Union Oyster House in Boston, Massachusetts

This famous Oyster house is the oldest restaurant still operating in Boston, having first opened its doors in 1826. Its longevity is a testament to its quality, something former President Kennedy took notice of. JFK used to dine upstairs in private, and has since had his favorite booth, dubbed “The Kennedy Booth,” dedicated to him.
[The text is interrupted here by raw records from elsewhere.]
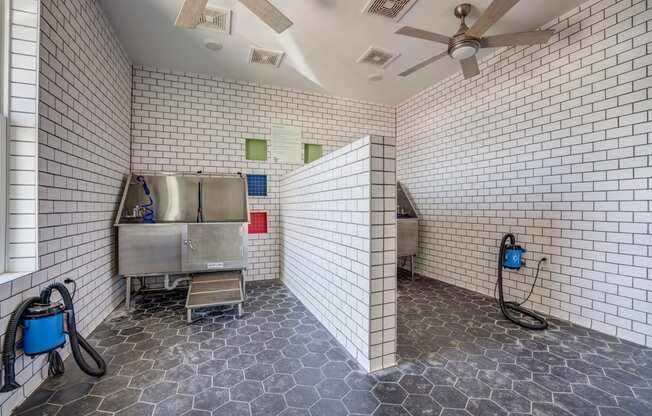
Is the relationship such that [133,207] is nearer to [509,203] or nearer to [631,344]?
[509,203]

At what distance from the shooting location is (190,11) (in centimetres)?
229

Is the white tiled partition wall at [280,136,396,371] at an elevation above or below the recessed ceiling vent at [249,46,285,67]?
below

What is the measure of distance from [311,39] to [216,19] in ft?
3.57

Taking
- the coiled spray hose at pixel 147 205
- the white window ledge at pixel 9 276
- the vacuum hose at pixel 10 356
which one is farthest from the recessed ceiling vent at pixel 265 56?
the vacuum hose at pixel 10 356

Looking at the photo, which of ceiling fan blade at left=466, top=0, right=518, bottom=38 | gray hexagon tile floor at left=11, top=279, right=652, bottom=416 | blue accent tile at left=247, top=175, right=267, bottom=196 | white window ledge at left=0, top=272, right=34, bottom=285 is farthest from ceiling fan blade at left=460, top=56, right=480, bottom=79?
white window ledge at left=0, top=272, right=34, bottom=285

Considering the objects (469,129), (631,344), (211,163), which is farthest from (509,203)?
(211,163)

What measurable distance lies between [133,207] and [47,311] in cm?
216

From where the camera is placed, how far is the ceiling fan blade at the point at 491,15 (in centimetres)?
217

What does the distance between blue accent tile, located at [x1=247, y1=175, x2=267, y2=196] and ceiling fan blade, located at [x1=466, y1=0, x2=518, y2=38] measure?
3.40 metres

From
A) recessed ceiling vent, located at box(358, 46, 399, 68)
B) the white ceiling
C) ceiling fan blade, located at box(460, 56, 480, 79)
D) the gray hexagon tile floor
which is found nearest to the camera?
the gray hexagon tile floor

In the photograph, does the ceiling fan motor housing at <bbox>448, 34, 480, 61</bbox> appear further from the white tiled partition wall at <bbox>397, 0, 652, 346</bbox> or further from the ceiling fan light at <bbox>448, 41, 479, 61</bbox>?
the white tiled partition wall at <bbox>397, 0, 652, 346</bbox>

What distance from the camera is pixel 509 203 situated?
11.6 ft

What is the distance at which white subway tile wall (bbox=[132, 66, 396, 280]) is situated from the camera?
4141 millimetres

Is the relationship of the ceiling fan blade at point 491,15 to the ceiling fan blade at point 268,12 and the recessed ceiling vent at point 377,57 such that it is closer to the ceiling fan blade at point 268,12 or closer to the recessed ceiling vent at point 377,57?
the recessed ceiling vent at point 377,57
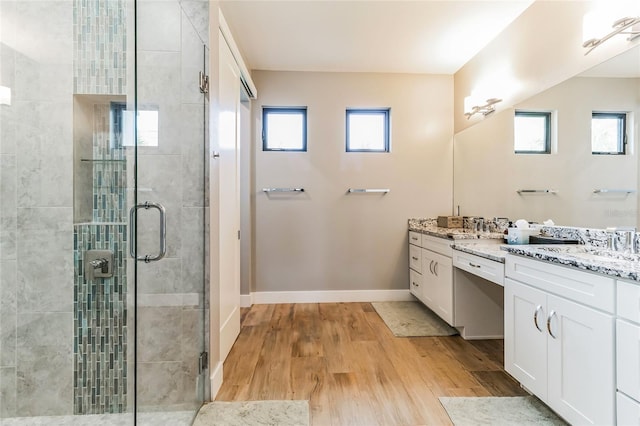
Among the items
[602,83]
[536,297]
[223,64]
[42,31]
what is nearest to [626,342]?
[536,297]

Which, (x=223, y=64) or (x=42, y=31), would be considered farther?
(x=223, y=64)

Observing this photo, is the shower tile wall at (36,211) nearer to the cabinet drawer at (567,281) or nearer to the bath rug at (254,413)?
the bath rug at (254,413)

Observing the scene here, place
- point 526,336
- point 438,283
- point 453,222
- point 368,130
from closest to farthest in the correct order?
point 526,336 → point 438,283 → point 453,222 → point 368,130

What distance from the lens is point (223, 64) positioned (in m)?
2.25

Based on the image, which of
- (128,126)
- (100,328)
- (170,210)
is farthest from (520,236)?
(100,328)

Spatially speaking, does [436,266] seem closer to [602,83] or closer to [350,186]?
[350,186]

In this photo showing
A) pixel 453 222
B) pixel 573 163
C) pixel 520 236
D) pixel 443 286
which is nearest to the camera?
pixel 573 163

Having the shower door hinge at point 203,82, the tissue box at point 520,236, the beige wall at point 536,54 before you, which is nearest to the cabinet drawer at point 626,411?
the tissue box at point 520,236

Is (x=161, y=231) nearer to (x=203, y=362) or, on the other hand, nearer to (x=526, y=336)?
(x=203, y=362)

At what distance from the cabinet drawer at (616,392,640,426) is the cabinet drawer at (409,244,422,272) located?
2103mm

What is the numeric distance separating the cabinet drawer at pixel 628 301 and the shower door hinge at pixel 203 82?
2168mm

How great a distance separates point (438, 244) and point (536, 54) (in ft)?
5.72

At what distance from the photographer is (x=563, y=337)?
1.44 metres

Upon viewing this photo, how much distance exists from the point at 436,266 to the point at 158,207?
7.92 ft
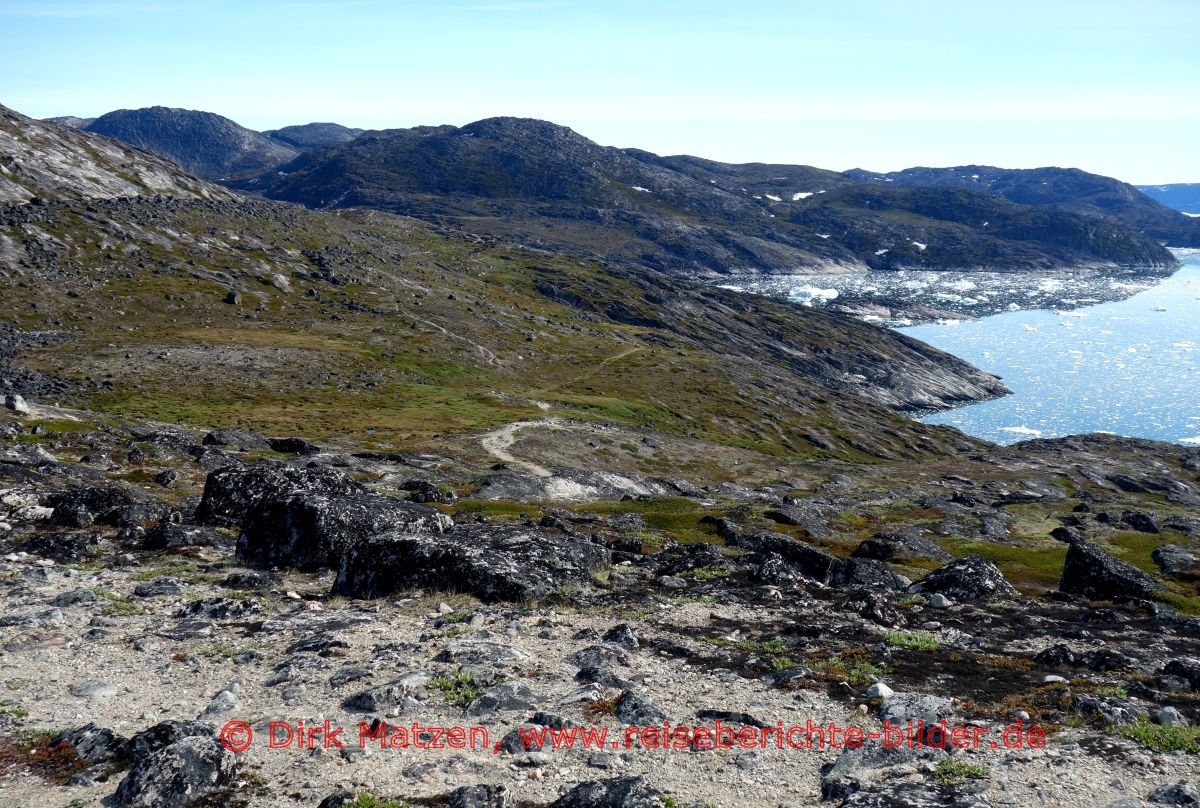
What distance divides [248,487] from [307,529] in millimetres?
9364

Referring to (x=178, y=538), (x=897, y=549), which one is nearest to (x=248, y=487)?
(x=178, y=538)

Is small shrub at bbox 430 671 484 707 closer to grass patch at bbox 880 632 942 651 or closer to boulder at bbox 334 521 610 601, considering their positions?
boulder at bbox 334 521 610 601

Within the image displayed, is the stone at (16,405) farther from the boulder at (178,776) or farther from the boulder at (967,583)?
the boulder at (967,583)

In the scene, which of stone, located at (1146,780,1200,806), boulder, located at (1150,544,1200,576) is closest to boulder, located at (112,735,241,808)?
stone, located at (1146,780,1200,806)

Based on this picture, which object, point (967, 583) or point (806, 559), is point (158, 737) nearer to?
point (967, 583)

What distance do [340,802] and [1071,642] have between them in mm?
23810

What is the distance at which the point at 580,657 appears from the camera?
21766 mm

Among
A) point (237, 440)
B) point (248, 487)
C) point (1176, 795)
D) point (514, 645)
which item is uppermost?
point (1176, 795)

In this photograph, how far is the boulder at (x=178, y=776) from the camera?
14.0 metres

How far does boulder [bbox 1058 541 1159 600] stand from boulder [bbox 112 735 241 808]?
4129 centimetres

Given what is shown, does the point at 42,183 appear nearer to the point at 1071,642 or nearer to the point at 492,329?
the point at 492,329

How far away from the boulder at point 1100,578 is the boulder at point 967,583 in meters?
9.39

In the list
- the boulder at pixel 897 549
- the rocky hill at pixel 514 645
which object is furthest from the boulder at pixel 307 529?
the boulder at pixel 897 549

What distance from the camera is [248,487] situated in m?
37.8
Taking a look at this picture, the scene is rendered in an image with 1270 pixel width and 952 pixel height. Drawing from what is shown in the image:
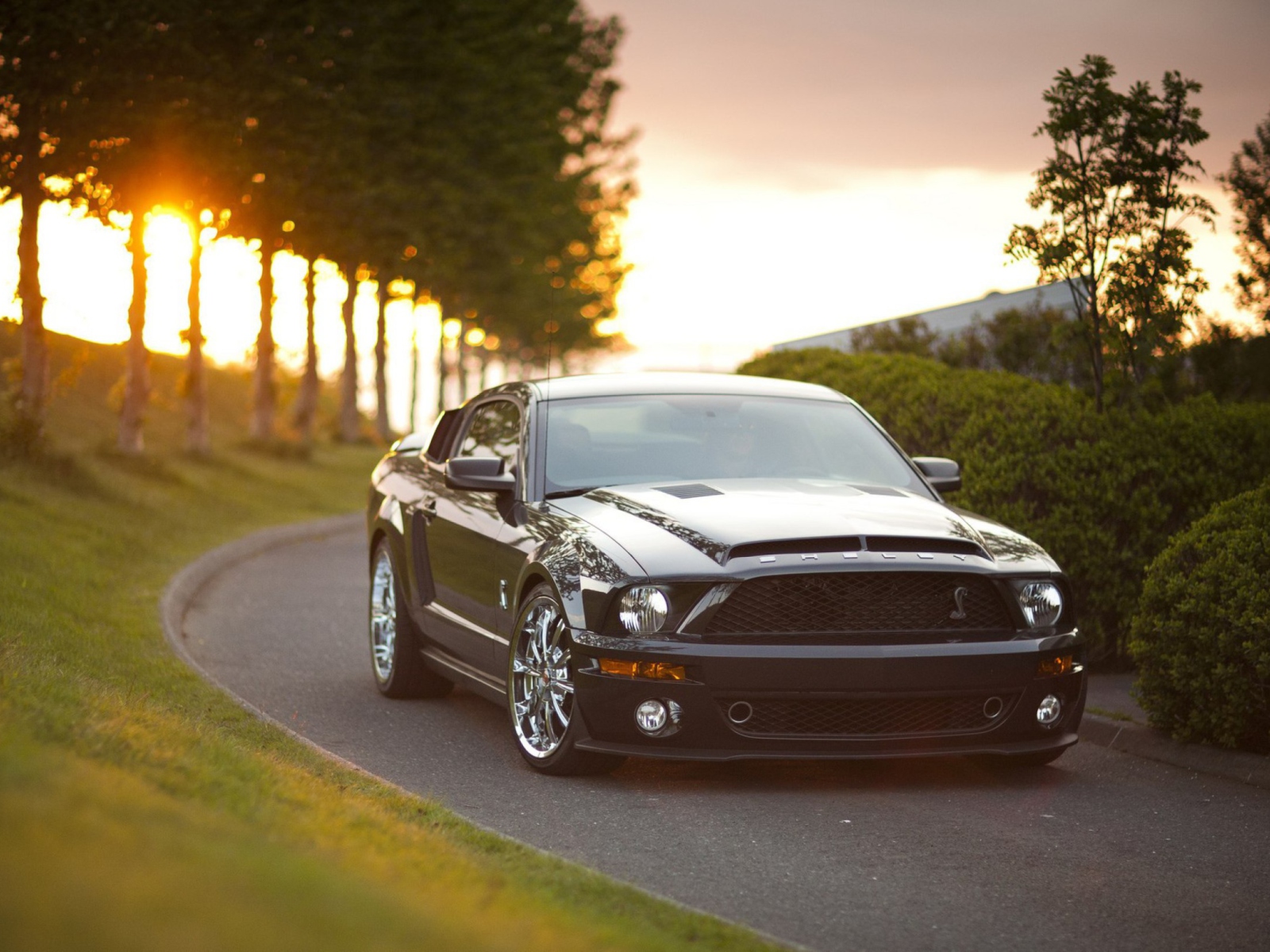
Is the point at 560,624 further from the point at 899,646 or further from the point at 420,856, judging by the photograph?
the point at 420,856

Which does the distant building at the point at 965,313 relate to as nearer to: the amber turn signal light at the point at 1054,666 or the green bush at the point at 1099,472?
the green bush at the point at 1099,472

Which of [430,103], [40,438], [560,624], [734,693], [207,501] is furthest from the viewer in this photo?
[430,103]

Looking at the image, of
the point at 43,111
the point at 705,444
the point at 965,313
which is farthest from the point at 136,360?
the point at 705,444

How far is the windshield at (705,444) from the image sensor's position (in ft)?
26.8

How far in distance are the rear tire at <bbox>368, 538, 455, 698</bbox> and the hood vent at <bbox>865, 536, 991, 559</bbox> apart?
329 centimetres

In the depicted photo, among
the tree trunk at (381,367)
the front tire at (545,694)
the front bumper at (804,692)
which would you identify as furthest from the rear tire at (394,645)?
the tree trunk at (381,367)

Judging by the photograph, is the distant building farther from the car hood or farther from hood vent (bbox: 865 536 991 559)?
hood vent (bbox: 865 536 991 559)

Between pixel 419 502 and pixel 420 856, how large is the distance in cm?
468

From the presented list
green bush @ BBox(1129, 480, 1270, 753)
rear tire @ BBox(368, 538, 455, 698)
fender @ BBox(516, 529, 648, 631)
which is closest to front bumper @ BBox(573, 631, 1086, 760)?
fender @ BBox(516, 529, 648, 631)

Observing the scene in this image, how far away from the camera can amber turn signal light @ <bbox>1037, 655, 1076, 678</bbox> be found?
705 centimetres

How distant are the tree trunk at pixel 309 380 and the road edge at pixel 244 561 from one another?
1141 centimetres

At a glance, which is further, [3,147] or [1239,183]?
[1239,183]

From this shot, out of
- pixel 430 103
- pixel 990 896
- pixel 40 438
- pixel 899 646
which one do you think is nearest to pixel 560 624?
pixel 899 646

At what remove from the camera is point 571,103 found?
4381 centimetres
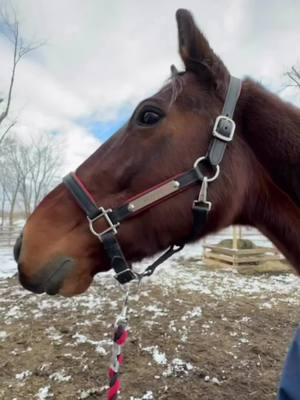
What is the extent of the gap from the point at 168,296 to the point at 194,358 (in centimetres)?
227

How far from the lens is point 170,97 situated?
1.44m

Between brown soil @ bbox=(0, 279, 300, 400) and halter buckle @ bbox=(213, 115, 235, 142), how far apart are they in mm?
2511

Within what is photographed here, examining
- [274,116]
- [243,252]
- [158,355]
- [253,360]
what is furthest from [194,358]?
[243,252]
As for what to order? It’s all in the name, and you’ll have plenty of bivalves to choose from. See for yourself.

Louis' Lunch

Louis' Lunch in New Haven, Connecticut

This is the actual birthplace of the hamburger sandwich, according to the Library of Congress, and its menu is simple, yet mouth-watering. Patrons order one thing, and one thing only: the classic hamburger, hand-rolled from five cuts of meat that’s ground fresh on a daily basis. Then, your burger is cooked to order in original cast-iron grills that date back to 1898. There’s one option for bread — just white toast — and available toppings are limited to cheese, onion, and tomato, so you can appreciate the full flavor of the meat.

Established in 1895, this restaurant is still owned and operated by the same family that founded it.

Antoine's Restaurant

Antoine's Restaurant in New Orleans, Louisiana

This is the place to go in New Orleans for French-Creole fine dining. With a legacy stretching back to 1840, you can dine in any one of Antoine’s gorgeous 14 dining rooms, each of which has a unique history: The Proteus Room, The Dungeon, and The Maison Verte are just a few to choose from.

Like Louis’ Lunch, this restaurant is still owned and operated by the descendants of the founder.